I did not see it that way. The National Forest Service and the Bureau of Land Management could have given the same order but did not. Rather, it was no surprise given the environmental bent of the Obama administration and the general flavor of environmentalism displayed in recent years by Fish and Wildlife. The only thing that crossed my mind when the order was issued was — I hope .22 rimfire ammunition becomes available soon so kids entering the hunting arena via grouse and rabbit hunting can participate on National Wildlife Refuge property with their .22s.
When incoming Secretary of the Interior Ryan Zinc rescinded the action, many hunters saw it as a victory. It seems more like an opportunity. Hunters have the option to once again take the lead in bettering the relationship between humans and nature as the planet becomes a less hospitable place for the wildlife we say we love.

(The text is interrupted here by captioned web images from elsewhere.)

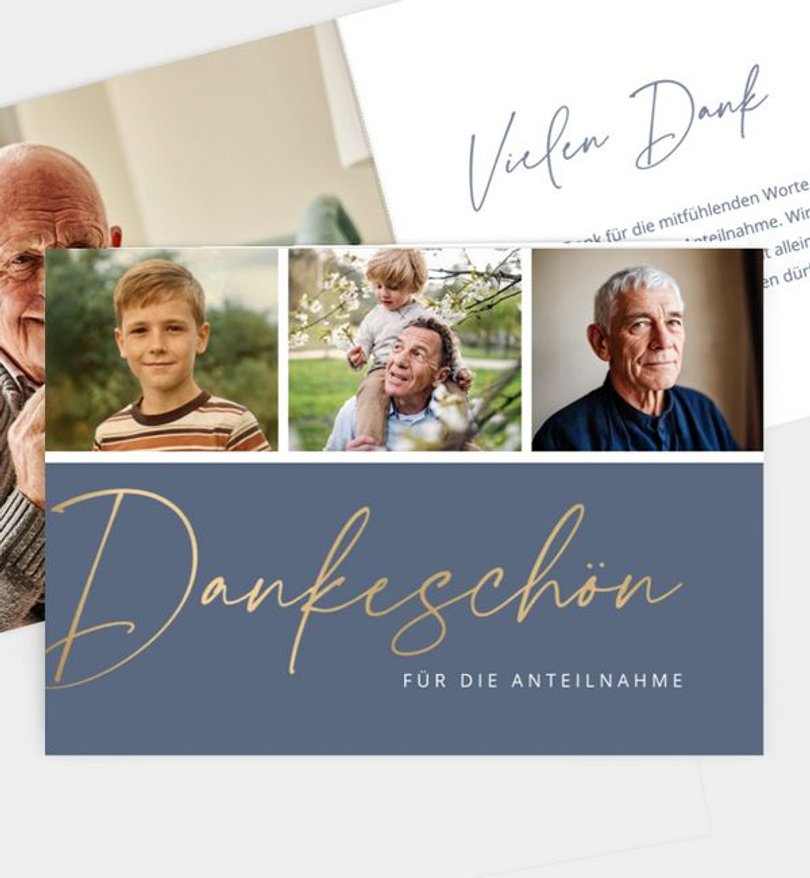 Dankeskarte Trauer Dark & Foil
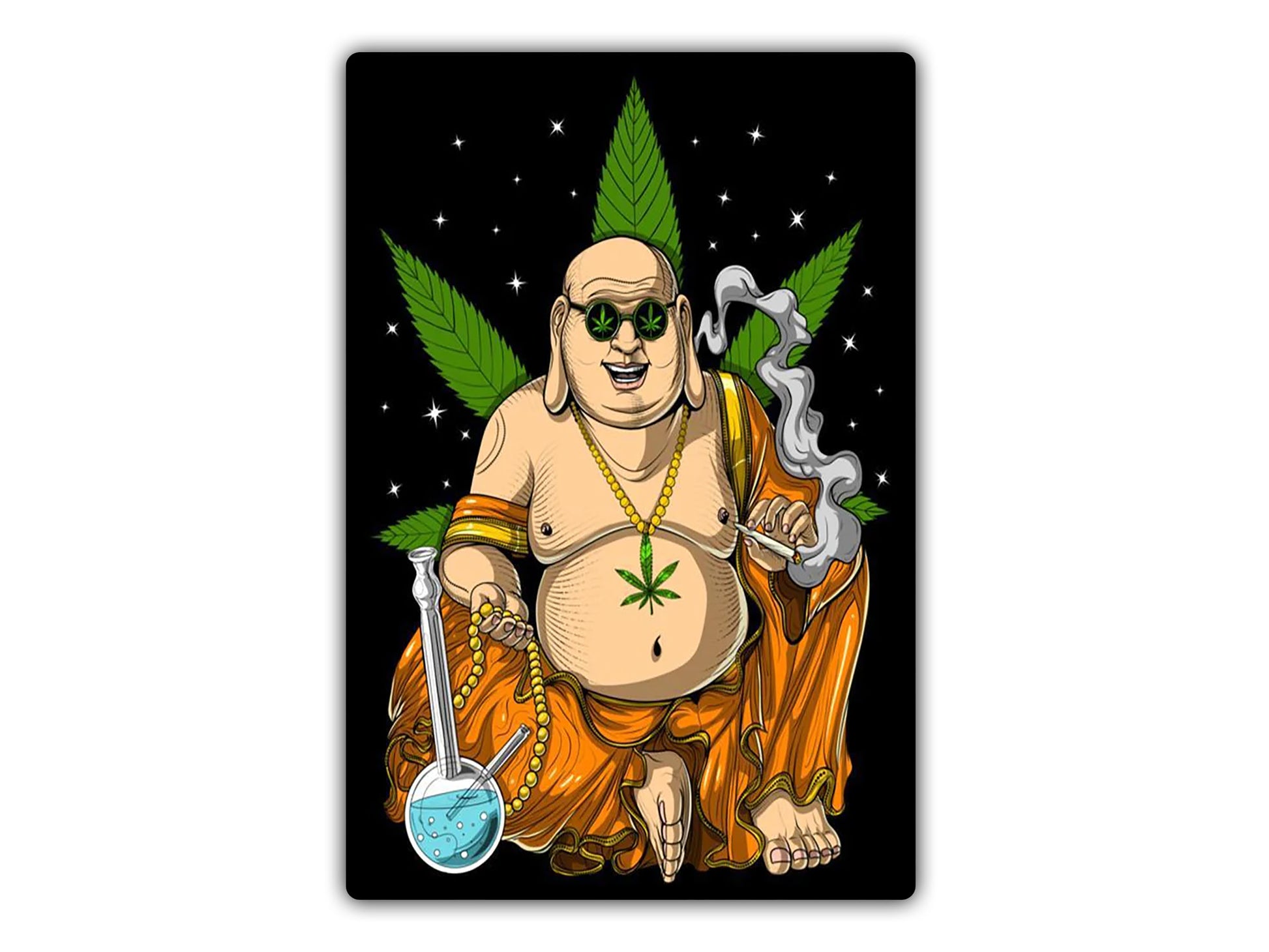 a poster of a man with a marijuana leaf on his chest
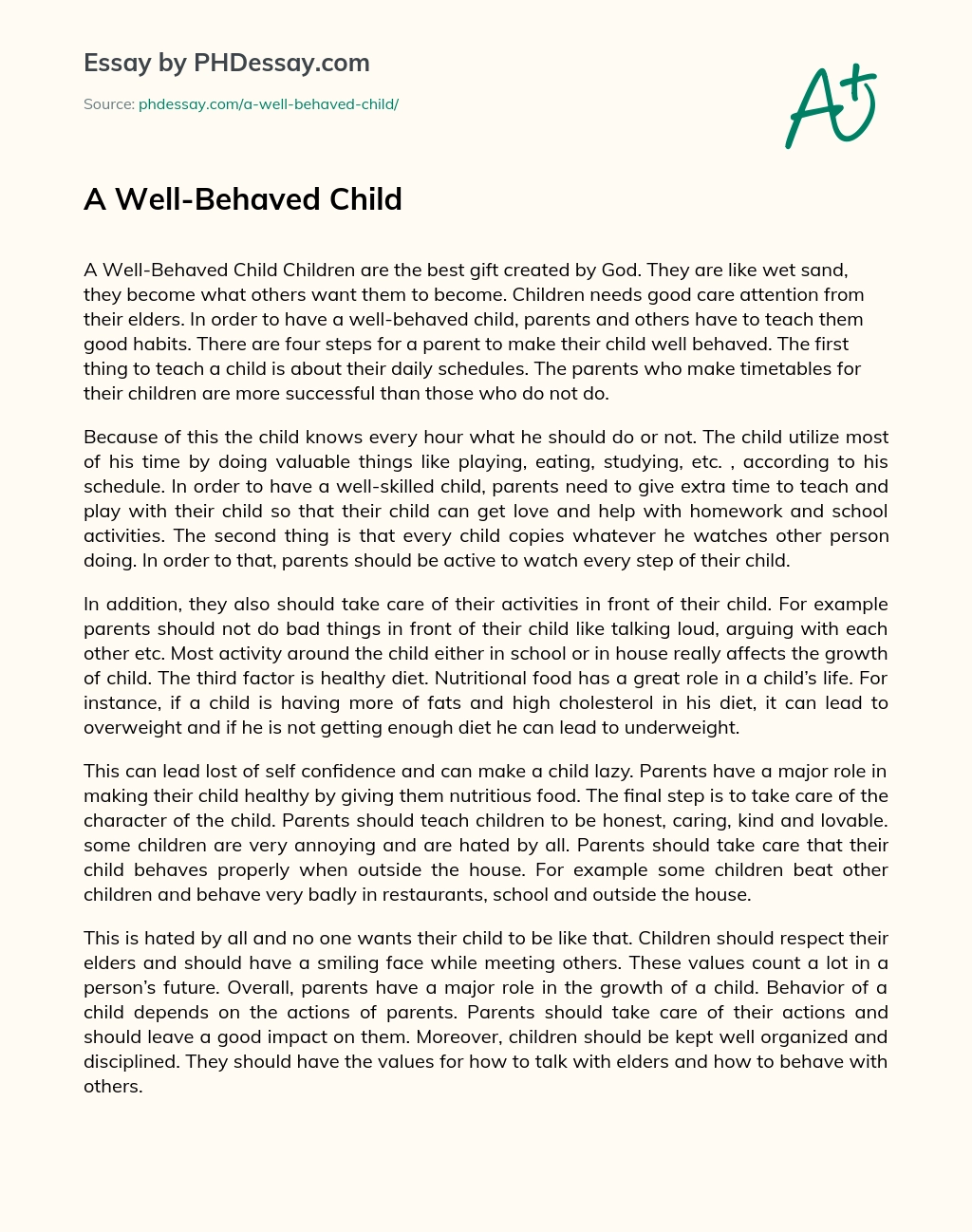 A Well-Behaved Child essay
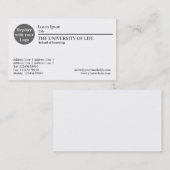 Universiteit van het Leven - Zwarte Regel Visitekaartje (Voorkant / Achterkant)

An opportunity to say, wait a minute, how about we just fix this across the board and stop contributing to the unintended death of wildlife.
The chukar partridge tipped the scale for me. In looking for relevant information on the non-toxic issue, I found that these birds, who live their life in rugged mountain country, had been victims of lead poisoning from lead shot. When I told Christine, she was quick to make the connection that suggested we may be inadvertently contributing to the death of some of our beloved whitetail ptarmigan with our introduction of lead shot to their environment. Taking them for supper was one thing, causing them the indignity of a malingering death by lead poisoning is another.
So we asked ourselves, are we willing to be a part of the unintended death of wildlife of any sort when we have options that eliminate that possibility? The answer is no.